» Instructions to follow
Count the lines in the records below that contain the string "amber", treating uppercase and lowercase as distinct, and give only the number.
-- BEGIN Entries shown --
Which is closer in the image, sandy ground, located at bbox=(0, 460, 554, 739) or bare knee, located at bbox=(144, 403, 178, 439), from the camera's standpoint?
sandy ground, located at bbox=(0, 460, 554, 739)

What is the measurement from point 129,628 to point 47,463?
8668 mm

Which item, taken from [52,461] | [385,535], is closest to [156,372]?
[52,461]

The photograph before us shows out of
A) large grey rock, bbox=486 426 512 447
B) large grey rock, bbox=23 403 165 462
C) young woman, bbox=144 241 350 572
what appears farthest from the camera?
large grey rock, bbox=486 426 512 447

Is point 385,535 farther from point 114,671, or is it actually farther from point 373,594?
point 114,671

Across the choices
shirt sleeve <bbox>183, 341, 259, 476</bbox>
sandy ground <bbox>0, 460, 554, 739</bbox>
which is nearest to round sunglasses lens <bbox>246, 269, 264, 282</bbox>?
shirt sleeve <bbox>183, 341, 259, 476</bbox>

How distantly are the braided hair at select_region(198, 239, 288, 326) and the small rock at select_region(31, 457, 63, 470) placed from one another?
-- END Entries shown --
-- BEGIN Entries shown --
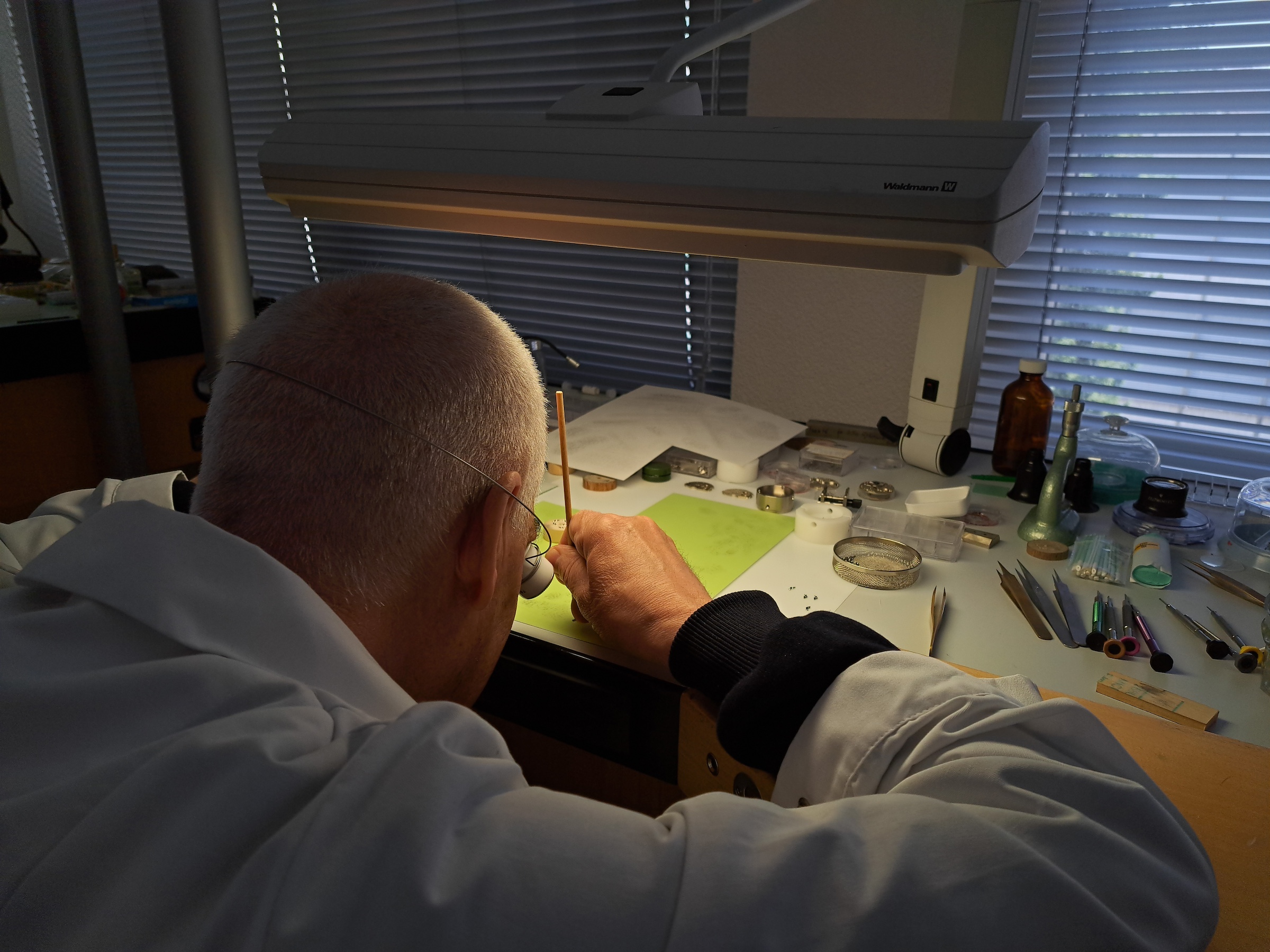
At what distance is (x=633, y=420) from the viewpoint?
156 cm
-- END Entries shown --
-- BEGIN Entries shown --
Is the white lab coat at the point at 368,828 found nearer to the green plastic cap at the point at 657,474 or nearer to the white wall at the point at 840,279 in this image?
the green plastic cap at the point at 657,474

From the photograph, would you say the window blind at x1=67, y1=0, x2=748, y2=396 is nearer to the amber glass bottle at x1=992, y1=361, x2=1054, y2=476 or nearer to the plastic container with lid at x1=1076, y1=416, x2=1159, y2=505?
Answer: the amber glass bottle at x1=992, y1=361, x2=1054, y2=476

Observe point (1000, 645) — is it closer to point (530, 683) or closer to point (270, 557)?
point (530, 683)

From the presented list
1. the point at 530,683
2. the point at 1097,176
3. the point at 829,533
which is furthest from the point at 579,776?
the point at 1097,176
-- END Entries shown --
» Reply to the exercise
2